In fact, most American university foundations are a kind of FOF (Fund of Fund), but there is no direct customer pressure, and the procedures are only responsible to the board of directors. As for internal strength, basically every school is different. As far as I know, give a brief introduction.

First of all, there are two types: one is public-mostly public university foundations, such as the University of California and the University of Texas. Such foundations need to report to the public regularly. Several characteristics:

1. Due to the need to disclose a lot of information, the school fund may lose part of its excess income by doing so, because investment managers who do not enjoy positions will be excluded. From the perspective of investment allocation, there is bias. If you don't make such a decision because you think opaque managers are worse than transparent managers, then theoretically your configuration is not optimal.

2. The salary of fund managers in public universities should be made public. If the salary structure is completely market-oriented, it will be under great pressure from the public.

I will receive many questions from the public and need the support of the public relations department. Public-private relations are very important.

The second is private-mostly private university foundations. Such as Harvard and Yale.
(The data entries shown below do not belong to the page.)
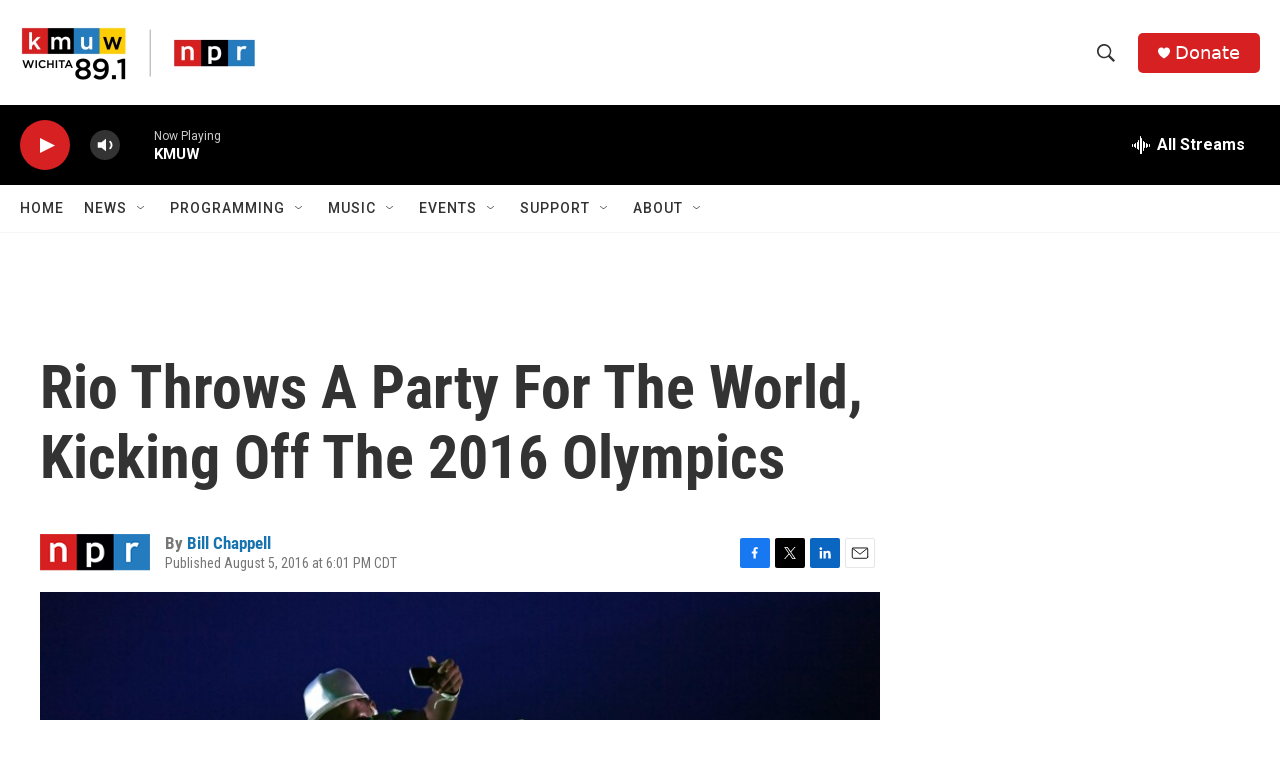

--- FILE ---
content_type: text/html; charset=utf-8
request_url: https://www.google.com/recaptcha/api2/aframe
body_size: 268
content:
<!DOCTYPE HTML><html><head><meta http-equiv="content-type" content="text/html; charset=UTF-8"></head><body><script nonce="CNENFVa9m6PJ4uTaEGWYlA">/** Anti-fraud and anti-abuse applications only. See google.com/recaptcha */ try{var clients={'sodar':'https://pagead2.googlesyndication.com/pagead/sodar?'};window.addEventListener("message",function(a){try{if(a.source===window.parent){var b=JSON.parse(a.data);var c=clients[b['id']];if(c){var d=document.createElement('img');d.src=c+b['params']+'&rc='+(localStorage.getItem("rc::a")?sessionStorage.getItem("rc::b"):"");window.document.body.appendChild(d);sessionStorage.setItem("rc::e",parseInt(sessionStorage.getItem("rc::e")||0)+1);localStorage.setItem("rc::h",'1762793769363');}}}catch(b){}});window.parent.postMessage("_grecaptcha_ready", "*");}catch(b){}</script></body></html>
1. As a privatized department, such a university foundation does not need to disclose too much information.

2. The fund manager's salary can be completely marketized, as long as the board of directors approves it. Earlier, it was reported that the salary of Harvard traders was questioned by the board of directors as high as millions of dollars.

3. Investment is also freer, with more tools and wider investment scope. University foundation is a non-profit organization, which determines that the overall pace of work must be slower than that of major hedge fund investment banks. Moreover, university funds are buyers, and major fund managers, consulting companies, asset management companies and software companies will come to your office to solicit business. In addition, personally, due to the inextricably linked with universities, most university funds have a strong academic atmosphere, many senior executives are professors at the same time, and academic bulls often patronize them. I once opened an "old" EXCEL model written by William Sharpe (Nobel Prize winner and inventor of SharperRatio formula), and I was quite surprised at that time. These people are slow to respond, so most university funds are stable.
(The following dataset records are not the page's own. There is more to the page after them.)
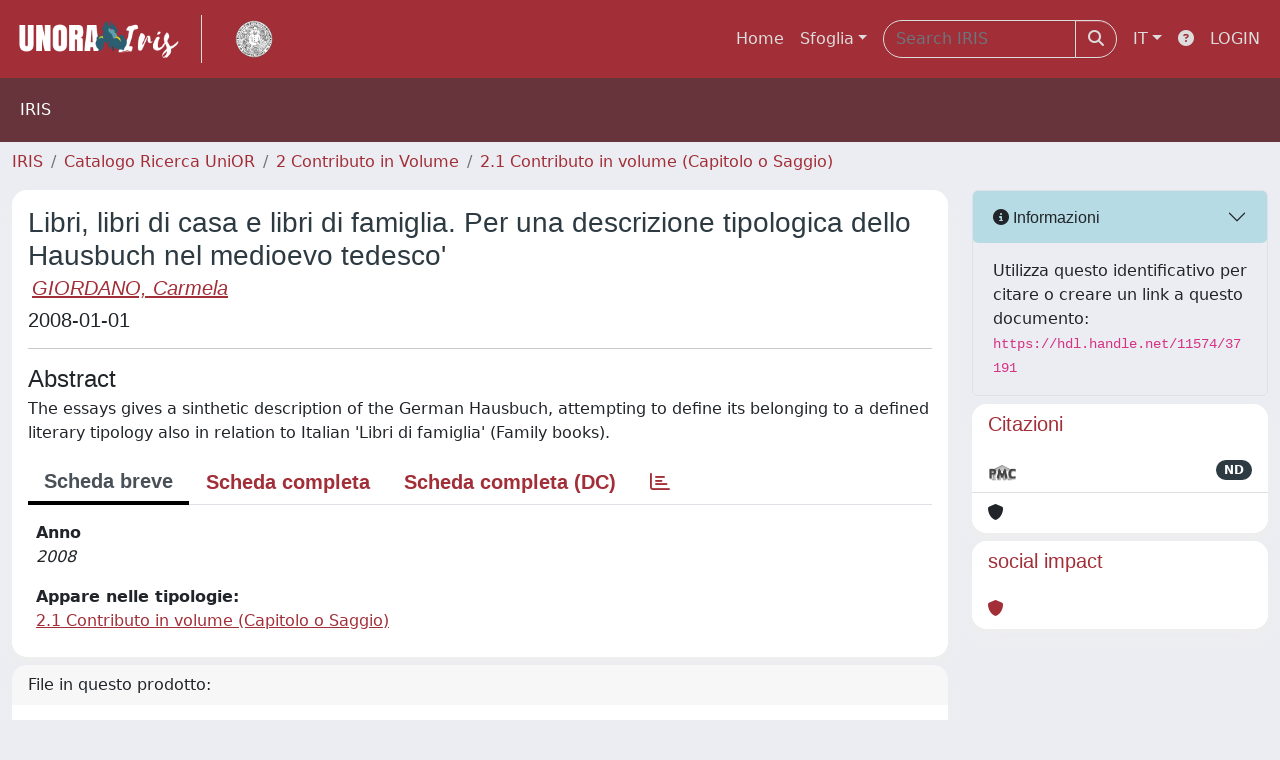

--- FILE ---
content_type: text/css
request_url: https://unora.unior.it/sr/local.css
body_size: 142
content:
.site-header {
    padding: 20px;
    background: linear-gradient(rgba(162, 46, 55,0.5), rgba(162, 46, 55,0.5));
    background-size: cover;
}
Now let's extend the topic. From the perspective of investment, university funds have two main characteristics:

1. Allocation is more important than selection! University funds are actually distributors. The influence of asset allocation on the overall income is far greater than choosing a good manager. After all, university funds pay attention to diversification, and even the best managers can lose more than a single-digit percentage in the whole portfolio.
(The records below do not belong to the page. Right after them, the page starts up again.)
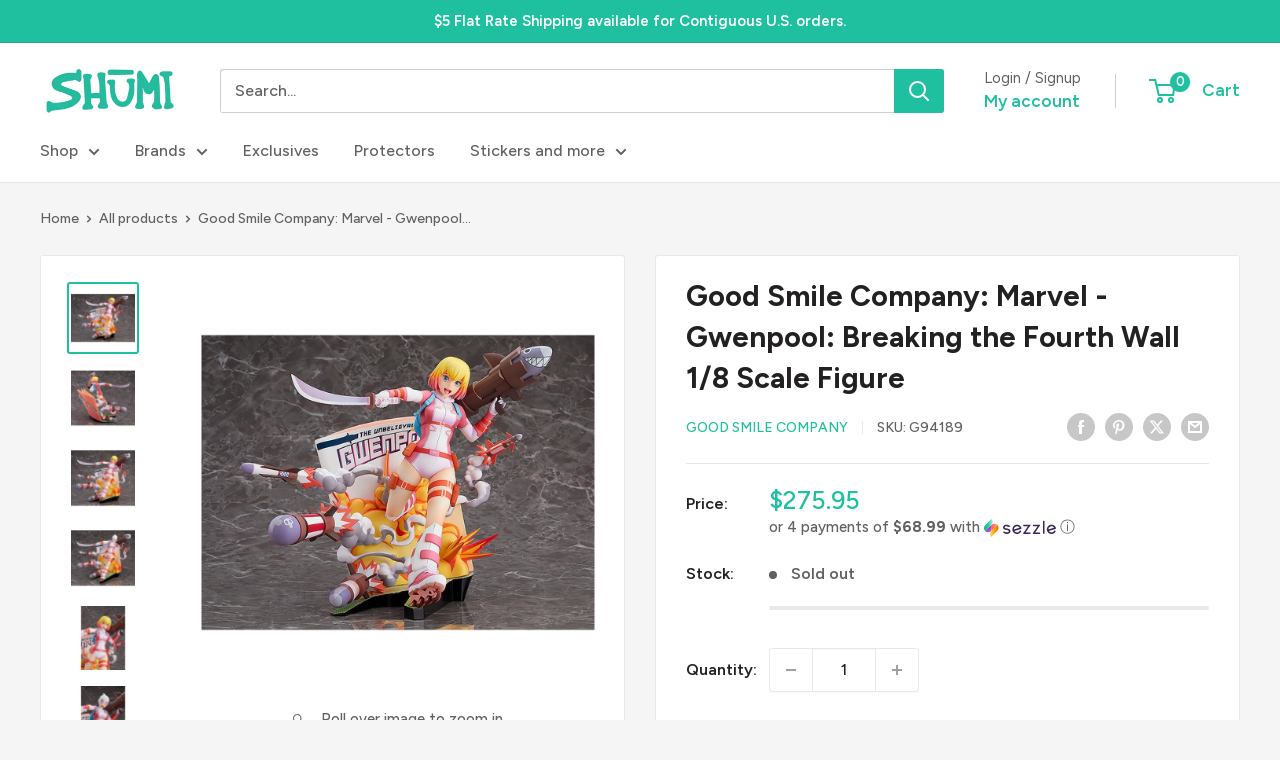

--- FILE ---
content_type: text/plain;charset=UTF-8, text/javascript
request_url: https://app.accessibilityspark.com/sessions?shop=shumi-toys-gifts.myshopify.com
body_size: -79
content:
// 1769886902244 | shumi-toys-gifts.myshopify.com | null | undefined

--- FILE ---
content_type: text/javascript
request_url: https://shumistore.com/cdn/shop/t/38/assets/custom.js?v=102476495355921946141736559463
body_size: -698
content:
//# sourceMappingURL=/cdn/shop/t/38/assets/custom.js.map?v=102476495355921946141736559463
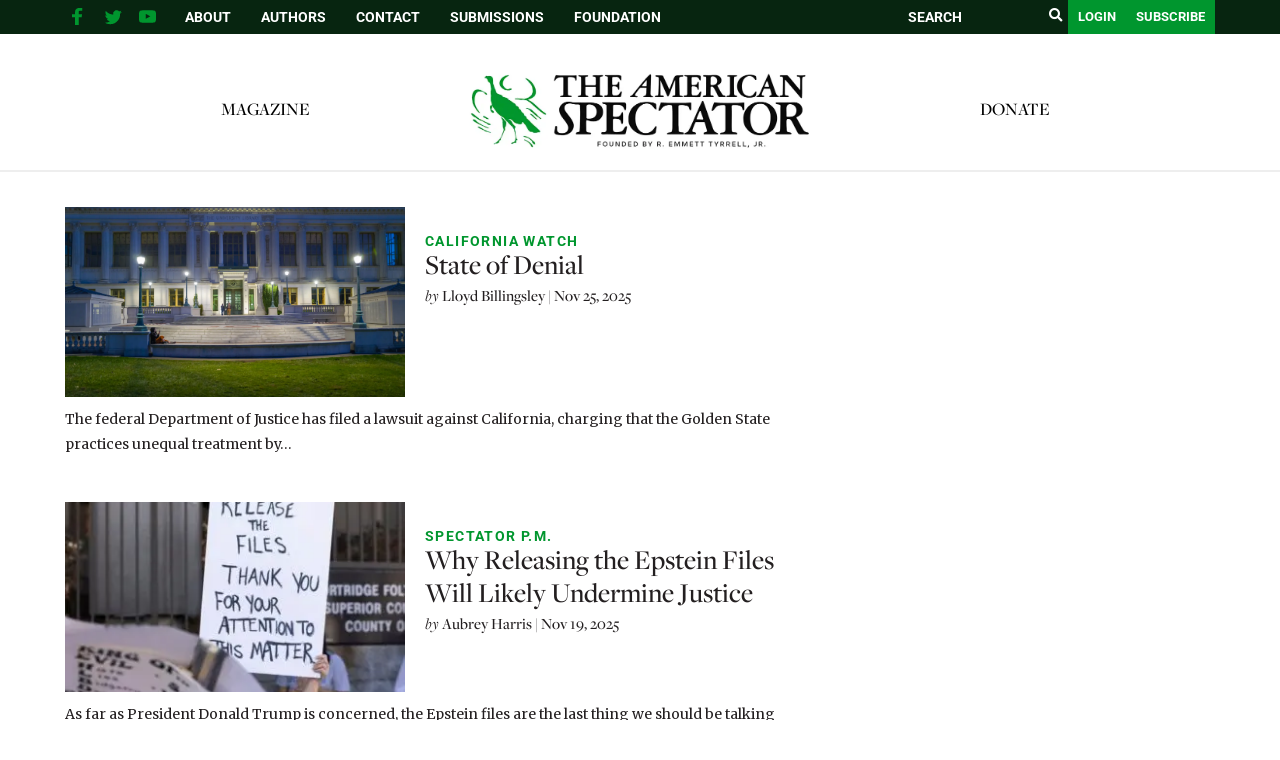

--- FILE ---
content_type: text/html; charset=utf-8
request_url: https://www.google.com/recaptcha/api2/aframe
body_size: 267
content:
<!DOCTYPE HTML><html><head><meta http-equiv="content-type" content="text/html; charset=UTF-8"></head><body><script nonce="kHYutKl2bT_MMfXxS0-bSg">/** Anti-fraud and anti-abuse applications only. See google.com/recaptcha */ try{var clients={'sodar':'https://pagead2.googlesyndication.com/pagead/sodar?'};window.addEventListener("message",function(a){try{if(a.source===window.parent){var b=JSON.parse(a.data);var c=clients[b['id']];if(c){var d=document.createElement('img');d.src=c+b['params']+'&rc='+(localStorage.getItem("rc::a")?sessionStorage.getItem("rc::b"):"");window.document.body.appendChild(d);sessionStorage.setItem("rc::e",parseInt(sessionStorage.getItem("rc::e")||0)+1);localStorage.setItem("rc::h",'1769255338264');}}}catch(b){}});window.parent.postMessage("_grecaptcha_ready", "*");}catch(b){}</script></body></html>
2. University funds are long-term investors. From a technical point of view, donation is a kind of capital that pursues long-term interests most, because donation has no obligation. If the school has no financial need, in theory, there is no need to consider "redeeming" this donation. So as I asked in a post I answered before, this is why VC/PE has invested a lot in pension donations. Because long-term investors can take away the excess income brought by insufficient liquidity, which is exactly what VC/PE provides. Just because they are long-term investors, people in university funds have long working years and low liquidity, which also compounds the style of the whole fund: long-term stable growth. Tell me something about Yale and Zhang Lei. As far as I know, Zhang Lei only worked as an intern at Yale, but that's enough, because I met David Svencen, one of the greatest investors of our time (or none at all). Moreover, Zhang Lei's ability was outstanding at that time, and he was qualified to be a fund manager. Yale gave the first money, which also promoted the funds of several other schools. By the way, 10 The top six or seven chief investment officers of American university funds are all former employees of David Svencen.